Pela sua experiência Doutor? O senhor tinha a obrigação legal de realizar os respectivos exames toxicológicos para saber a verdadeira causa, o senhor se omitiu de seu dever!

Enquanto Mauro falava não deixou de perceber o forte tremor nas mãos de psiquiatra ao mesmo tempo em que seu rosto se empalidecia!

        — Algo mais doutor, disse Mauro, identificamos doze casos nos últimos dez anos, onze dos quais foram assinados pelo senhor ou o outro legista. Nenhum deles apresenta laudos toxicológicos. Vocês infringiram tantas vezes a lei!

O psiquiatra desabou na cadeira, chorando histericamente. Após acalmar-se foi levado à delegacia onde foi sometido a forte e intenso interrogatório. Acabou confessando tudo.

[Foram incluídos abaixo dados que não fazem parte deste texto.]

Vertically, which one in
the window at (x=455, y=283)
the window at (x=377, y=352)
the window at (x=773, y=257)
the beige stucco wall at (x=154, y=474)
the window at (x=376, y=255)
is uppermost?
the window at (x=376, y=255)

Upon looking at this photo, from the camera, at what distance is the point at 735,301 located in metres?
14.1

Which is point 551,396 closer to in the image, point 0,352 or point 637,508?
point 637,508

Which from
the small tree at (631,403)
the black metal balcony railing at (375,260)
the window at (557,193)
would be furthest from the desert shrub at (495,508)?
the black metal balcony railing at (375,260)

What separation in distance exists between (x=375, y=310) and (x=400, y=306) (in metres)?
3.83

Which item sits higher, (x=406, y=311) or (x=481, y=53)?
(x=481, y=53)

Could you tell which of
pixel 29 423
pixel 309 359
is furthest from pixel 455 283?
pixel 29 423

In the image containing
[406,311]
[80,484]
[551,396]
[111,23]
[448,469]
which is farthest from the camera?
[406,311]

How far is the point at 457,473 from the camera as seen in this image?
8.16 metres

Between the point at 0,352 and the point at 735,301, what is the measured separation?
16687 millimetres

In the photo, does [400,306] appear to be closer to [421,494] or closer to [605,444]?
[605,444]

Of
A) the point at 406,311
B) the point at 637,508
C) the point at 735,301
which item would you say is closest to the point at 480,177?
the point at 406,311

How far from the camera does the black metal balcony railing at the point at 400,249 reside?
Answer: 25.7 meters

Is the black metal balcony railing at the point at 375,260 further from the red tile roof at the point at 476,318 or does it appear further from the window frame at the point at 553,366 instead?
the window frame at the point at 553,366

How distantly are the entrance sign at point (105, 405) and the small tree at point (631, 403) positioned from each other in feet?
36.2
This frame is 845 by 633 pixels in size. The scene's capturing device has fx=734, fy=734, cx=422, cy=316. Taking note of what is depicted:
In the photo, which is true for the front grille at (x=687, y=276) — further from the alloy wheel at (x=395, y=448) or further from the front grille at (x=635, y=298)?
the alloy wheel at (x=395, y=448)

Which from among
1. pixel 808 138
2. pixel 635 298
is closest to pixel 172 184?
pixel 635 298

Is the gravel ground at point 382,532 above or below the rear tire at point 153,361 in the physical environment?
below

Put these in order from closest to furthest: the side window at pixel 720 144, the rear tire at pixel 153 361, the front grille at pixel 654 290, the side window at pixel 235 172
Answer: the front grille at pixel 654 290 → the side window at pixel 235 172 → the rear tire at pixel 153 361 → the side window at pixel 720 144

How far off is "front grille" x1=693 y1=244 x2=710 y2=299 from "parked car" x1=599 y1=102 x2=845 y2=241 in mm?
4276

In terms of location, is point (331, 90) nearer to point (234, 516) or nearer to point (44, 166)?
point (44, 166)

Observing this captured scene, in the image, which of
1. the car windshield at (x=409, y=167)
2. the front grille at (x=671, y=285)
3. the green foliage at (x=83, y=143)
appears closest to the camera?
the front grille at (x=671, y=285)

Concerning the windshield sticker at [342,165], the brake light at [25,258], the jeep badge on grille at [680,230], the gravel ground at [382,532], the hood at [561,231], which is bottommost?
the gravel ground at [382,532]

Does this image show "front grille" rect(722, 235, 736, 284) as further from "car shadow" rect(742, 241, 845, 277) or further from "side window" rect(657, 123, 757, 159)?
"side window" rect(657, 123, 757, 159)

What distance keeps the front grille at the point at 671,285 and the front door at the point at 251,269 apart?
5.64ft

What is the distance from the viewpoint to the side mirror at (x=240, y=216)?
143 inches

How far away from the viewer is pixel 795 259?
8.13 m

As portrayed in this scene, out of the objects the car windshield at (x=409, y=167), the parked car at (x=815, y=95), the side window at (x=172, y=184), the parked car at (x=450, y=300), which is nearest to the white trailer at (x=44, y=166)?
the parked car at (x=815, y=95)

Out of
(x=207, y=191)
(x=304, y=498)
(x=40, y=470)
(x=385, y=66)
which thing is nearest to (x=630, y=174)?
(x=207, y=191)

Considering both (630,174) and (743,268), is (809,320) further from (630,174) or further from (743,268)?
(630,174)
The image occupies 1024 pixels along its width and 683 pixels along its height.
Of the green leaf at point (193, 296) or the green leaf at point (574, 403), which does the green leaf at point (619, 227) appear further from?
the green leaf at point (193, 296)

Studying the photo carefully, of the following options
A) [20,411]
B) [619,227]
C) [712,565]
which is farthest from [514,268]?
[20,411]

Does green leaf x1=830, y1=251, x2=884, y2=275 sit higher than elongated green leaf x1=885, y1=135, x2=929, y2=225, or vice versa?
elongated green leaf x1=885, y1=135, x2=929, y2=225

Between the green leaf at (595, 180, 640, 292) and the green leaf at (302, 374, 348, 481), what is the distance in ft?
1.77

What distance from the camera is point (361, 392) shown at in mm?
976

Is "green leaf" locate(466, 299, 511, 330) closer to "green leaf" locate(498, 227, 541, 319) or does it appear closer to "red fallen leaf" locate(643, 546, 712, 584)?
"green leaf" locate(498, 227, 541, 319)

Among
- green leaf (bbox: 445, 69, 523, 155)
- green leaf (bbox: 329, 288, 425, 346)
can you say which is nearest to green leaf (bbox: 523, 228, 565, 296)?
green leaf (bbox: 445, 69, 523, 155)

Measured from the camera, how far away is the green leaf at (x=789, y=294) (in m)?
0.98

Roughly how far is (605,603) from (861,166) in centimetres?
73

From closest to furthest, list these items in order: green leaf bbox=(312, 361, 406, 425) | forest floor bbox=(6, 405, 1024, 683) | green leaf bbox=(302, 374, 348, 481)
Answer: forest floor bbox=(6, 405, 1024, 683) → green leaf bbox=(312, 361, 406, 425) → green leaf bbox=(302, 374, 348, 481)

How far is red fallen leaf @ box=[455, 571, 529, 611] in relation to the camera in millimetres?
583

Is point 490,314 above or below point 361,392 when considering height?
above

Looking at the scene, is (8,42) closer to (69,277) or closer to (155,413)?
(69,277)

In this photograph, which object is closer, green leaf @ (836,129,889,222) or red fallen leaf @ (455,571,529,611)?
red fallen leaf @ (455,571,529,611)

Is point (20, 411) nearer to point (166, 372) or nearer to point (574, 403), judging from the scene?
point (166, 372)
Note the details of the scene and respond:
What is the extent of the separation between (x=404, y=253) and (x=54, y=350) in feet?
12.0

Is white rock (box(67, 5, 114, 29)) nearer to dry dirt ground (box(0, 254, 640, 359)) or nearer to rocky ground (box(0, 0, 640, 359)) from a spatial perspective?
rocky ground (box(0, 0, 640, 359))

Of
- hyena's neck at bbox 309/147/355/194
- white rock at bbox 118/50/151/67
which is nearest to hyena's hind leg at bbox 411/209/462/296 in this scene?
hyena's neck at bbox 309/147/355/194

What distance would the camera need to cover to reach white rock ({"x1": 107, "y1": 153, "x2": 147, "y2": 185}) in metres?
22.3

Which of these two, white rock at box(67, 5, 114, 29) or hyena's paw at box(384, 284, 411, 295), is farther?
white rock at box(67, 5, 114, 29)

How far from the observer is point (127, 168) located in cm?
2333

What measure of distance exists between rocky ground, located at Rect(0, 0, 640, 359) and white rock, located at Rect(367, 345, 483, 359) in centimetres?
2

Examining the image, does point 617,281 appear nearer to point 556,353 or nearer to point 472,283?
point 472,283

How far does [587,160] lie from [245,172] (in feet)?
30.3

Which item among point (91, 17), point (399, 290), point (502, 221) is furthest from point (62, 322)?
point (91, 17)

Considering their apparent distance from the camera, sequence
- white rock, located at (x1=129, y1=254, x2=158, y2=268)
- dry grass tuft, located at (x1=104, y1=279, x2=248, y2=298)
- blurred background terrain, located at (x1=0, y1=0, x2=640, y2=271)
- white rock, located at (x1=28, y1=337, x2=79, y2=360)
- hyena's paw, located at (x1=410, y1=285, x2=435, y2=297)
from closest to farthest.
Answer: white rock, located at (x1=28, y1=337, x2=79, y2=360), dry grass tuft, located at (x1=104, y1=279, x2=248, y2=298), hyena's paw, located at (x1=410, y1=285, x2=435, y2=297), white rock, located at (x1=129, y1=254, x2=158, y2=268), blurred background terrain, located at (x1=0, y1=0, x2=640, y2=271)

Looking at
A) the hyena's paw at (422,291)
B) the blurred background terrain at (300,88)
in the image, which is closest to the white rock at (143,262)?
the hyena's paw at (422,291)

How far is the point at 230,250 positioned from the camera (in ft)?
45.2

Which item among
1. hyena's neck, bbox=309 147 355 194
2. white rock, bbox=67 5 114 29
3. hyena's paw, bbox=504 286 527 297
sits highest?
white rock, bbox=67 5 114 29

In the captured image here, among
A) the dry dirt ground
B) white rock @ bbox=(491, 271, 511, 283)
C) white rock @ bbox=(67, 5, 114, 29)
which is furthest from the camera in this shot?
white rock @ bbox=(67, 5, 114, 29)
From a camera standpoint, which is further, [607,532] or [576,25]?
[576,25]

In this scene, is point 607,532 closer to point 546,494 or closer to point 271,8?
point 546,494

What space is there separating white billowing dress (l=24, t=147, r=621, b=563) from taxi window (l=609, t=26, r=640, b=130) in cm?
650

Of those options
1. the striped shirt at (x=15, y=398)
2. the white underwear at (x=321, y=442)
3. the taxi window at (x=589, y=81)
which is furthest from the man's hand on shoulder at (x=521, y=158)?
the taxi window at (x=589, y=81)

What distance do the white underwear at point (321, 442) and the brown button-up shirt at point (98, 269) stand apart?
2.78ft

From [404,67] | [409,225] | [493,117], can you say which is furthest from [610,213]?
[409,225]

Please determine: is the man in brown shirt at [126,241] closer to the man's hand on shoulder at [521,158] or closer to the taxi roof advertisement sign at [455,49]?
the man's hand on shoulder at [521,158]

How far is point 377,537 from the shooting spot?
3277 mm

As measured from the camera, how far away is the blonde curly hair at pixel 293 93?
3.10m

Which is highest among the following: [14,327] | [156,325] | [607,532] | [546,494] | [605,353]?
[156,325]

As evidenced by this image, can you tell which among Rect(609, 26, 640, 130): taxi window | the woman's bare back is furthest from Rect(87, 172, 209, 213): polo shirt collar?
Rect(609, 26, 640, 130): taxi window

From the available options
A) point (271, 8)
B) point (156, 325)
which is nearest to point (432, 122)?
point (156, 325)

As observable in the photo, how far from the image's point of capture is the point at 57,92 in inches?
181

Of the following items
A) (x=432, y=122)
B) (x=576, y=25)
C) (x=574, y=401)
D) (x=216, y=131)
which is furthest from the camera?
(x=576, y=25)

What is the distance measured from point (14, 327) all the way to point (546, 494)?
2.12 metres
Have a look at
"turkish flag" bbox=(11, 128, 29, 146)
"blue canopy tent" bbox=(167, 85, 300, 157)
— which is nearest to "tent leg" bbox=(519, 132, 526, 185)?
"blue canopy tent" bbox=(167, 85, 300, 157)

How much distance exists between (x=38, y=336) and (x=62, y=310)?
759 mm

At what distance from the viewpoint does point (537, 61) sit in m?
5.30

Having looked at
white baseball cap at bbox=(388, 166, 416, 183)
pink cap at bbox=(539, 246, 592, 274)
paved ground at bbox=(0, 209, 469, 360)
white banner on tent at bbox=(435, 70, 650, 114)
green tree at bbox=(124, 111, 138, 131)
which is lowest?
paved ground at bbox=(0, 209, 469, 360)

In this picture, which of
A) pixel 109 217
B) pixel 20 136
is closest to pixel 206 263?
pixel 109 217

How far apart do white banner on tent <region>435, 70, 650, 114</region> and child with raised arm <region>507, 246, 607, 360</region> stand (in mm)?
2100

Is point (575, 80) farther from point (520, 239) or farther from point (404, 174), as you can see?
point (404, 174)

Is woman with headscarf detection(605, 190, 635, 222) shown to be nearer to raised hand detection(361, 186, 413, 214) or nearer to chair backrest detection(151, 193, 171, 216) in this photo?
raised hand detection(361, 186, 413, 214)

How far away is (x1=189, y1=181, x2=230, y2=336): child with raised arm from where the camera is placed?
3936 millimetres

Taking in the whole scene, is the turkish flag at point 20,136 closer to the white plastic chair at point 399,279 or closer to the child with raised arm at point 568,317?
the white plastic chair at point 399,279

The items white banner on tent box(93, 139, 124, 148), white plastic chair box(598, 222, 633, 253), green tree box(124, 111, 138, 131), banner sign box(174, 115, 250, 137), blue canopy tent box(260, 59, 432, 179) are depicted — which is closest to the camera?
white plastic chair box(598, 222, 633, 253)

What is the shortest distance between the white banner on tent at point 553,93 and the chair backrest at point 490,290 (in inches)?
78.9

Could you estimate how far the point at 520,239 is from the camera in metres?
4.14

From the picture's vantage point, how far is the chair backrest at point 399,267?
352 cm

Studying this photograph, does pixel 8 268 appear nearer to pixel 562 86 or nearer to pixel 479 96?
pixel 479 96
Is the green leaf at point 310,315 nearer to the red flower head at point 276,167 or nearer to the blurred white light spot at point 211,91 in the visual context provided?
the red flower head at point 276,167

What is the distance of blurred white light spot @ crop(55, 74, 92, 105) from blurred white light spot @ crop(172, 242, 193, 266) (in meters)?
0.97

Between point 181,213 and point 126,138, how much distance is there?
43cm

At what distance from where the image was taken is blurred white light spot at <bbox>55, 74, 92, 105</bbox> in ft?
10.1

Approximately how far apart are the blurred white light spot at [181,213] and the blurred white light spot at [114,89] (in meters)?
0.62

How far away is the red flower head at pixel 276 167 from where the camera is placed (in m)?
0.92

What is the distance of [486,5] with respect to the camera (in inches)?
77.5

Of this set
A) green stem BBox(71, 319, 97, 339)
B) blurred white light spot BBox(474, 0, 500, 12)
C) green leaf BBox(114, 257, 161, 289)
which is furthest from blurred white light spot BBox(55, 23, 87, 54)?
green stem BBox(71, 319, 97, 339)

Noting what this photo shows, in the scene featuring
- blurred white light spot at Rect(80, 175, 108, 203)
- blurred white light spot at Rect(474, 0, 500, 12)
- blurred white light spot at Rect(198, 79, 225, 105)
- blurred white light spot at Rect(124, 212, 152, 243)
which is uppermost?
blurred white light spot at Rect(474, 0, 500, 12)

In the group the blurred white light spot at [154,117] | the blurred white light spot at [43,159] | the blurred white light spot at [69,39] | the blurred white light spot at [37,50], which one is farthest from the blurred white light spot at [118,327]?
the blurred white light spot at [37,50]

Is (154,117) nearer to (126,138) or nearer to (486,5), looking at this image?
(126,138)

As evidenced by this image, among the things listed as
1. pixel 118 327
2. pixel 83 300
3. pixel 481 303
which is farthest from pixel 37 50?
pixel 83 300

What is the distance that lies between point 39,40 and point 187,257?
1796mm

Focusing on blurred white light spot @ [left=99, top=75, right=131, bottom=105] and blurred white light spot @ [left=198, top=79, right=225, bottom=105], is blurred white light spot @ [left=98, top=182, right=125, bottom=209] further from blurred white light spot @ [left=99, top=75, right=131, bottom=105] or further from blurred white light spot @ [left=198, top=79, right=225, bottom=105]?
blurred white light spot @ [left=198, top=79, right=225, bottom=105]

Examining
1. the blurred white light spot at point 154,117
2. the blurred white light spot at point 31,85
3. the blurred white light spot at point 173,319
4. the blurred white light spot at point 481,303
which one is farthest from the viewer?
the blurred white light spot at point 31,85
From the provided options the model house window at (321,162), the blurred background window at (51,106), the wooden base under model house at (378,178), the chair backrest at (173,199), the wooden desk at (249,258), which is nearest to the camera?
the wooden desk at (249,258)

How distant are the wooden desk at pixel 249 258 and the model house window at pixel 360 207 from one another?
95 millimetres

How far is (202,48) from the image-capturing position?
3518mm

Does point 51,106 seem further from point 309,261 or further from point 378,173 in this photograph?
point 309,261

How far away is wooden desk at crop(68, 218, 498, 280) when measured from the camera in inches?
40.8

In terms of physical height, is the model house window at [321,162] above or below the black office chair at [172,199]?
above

Quase no fim, o Doutor Mauro ainda perguntou ao psiquiatra:

        — Evidentemente o senhor conhece seu colega legista Doutor Gregório Matos que assina a metade dos laudos, né?

        — Sim, tínhamos cumplicidade e “cobrávamos caro” pelos laudos! Respondeu Mansur. Ele arrumava os interessados nos nossos “serviços”.

        — Mas no caso do Venâncio o motivo foi outro, né Doutor?

        — Sim, foi passional! O Gregório tinha ciúmes violentos de Venâncio e sabia que Marlene tinha uma forte queda por ele. Faria qualquer coisa para não perdê-la. Até matar se necessário!

        — E qual foi o meio usado? Perguntou firmemente Mauro.

        — Foi um preparado feito a partir de uma receita do Gregório. Eu o transcrevia no meu receituário e enviava para a farmácia de manipulação. Foi só dar uma pílula para Venâncio. Veneno de efeito lento, porem fatal e indolor, não deixa rasto. Guardei o bilhete que Gregório me deu!

Mauro saiu da delegacia e foi para a vara de justiça criminal onde se encontraria com Marlene. O que lhe diria? Como abordar a questão? Quando Marlene o viu entrar na sua sala correu até ele e perguntou ansiosa:

        — E aí, Mauro?

        — Mansur confessou e já está detido. Amanhã prenderemos o maior culpado: o mandante. Foi crime passional! Venâncio já suspeitava dele quando o viu conversando com Mansur.

        — Pelo amor de Deus Mauro! Quem é ele? Será que é quem eu imagino? Pergunto Marlene desesperada!

        — Sim! Foi o Doutor Gregório Benites, seu marido! As pistas estão no livro em post it e as frases sublinhadas em preto: ele parece odiar-me. Outra diz: sorte que o namorado de minha amada não me viu! A terceira diz: há... Ele também é legista! Sim, ela tinha me falado!


Ouviu-se um grito desgarrado vindo do mais fundo de sua alma seguido por um choro convulsivo que parecia querer acompanhar a própria eternidade!